Rewrite the rows below with "Exterior" changed to "Outside" and everything else kept the same. Give back only the text, without the pictures.

*DATA*
==*==

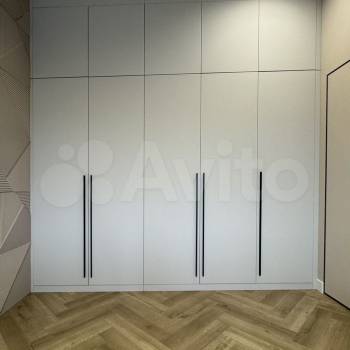 Продается 2-х комнатная квартира, 43,4 м²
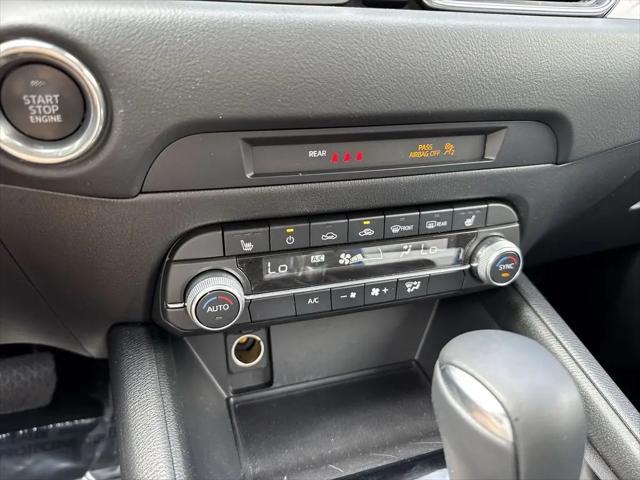 2023 Mazda CX-5 2.5 S Select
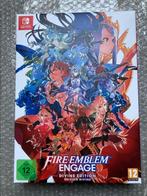 Fire Emblem Engage divine edition switch, Ophalen, Nieuw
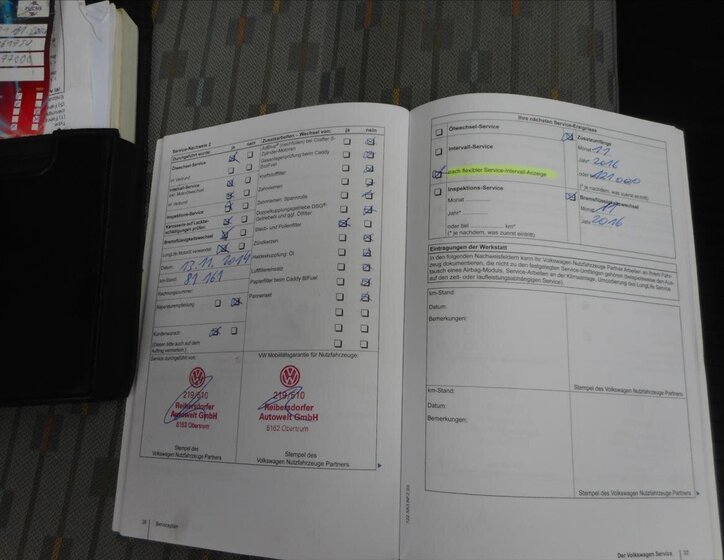 Volkswagen Transporter Ostatní 2,0 l 132 kw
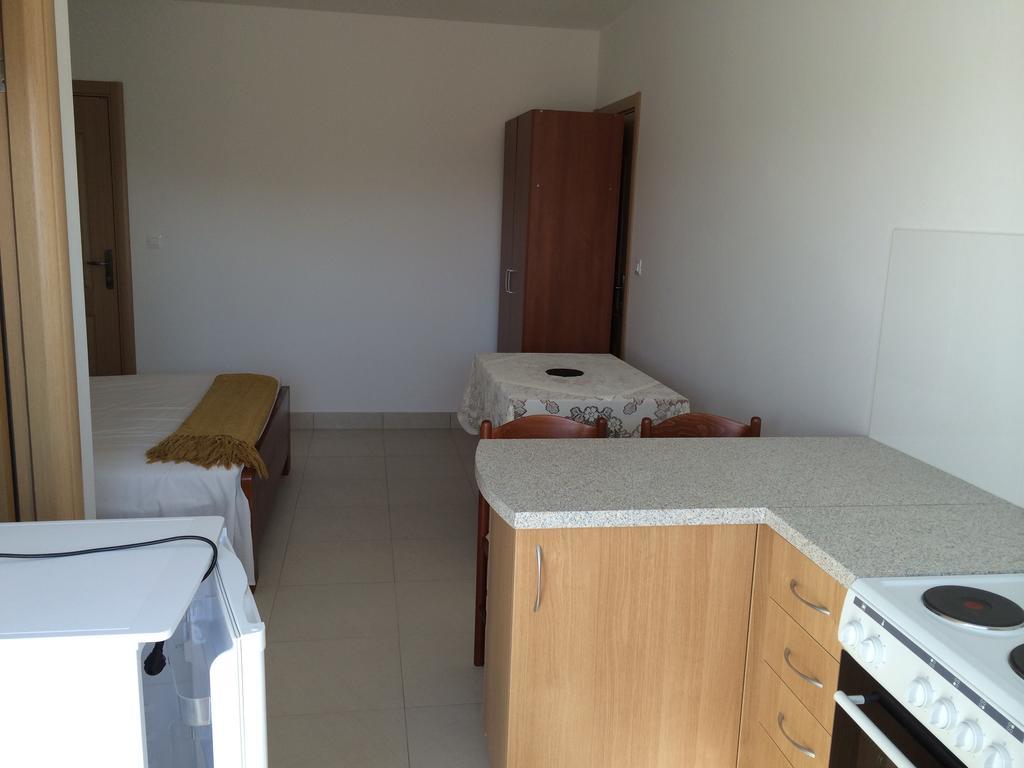 Apartments Franov Bibinje Exterior photo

==*==

*REPLY TO THE TASK*
 Продается 2-х комнатная квартира, 43,4 м²
 2023 Mazda CX-5 2.5 S Select
 Fire Emblem Engage divine edition switch, Ophalen, Nieuw
 Volkswagen Transporter Ostatní 2,0 l 132 kw
 Apartments Franov Bibinje Outside photo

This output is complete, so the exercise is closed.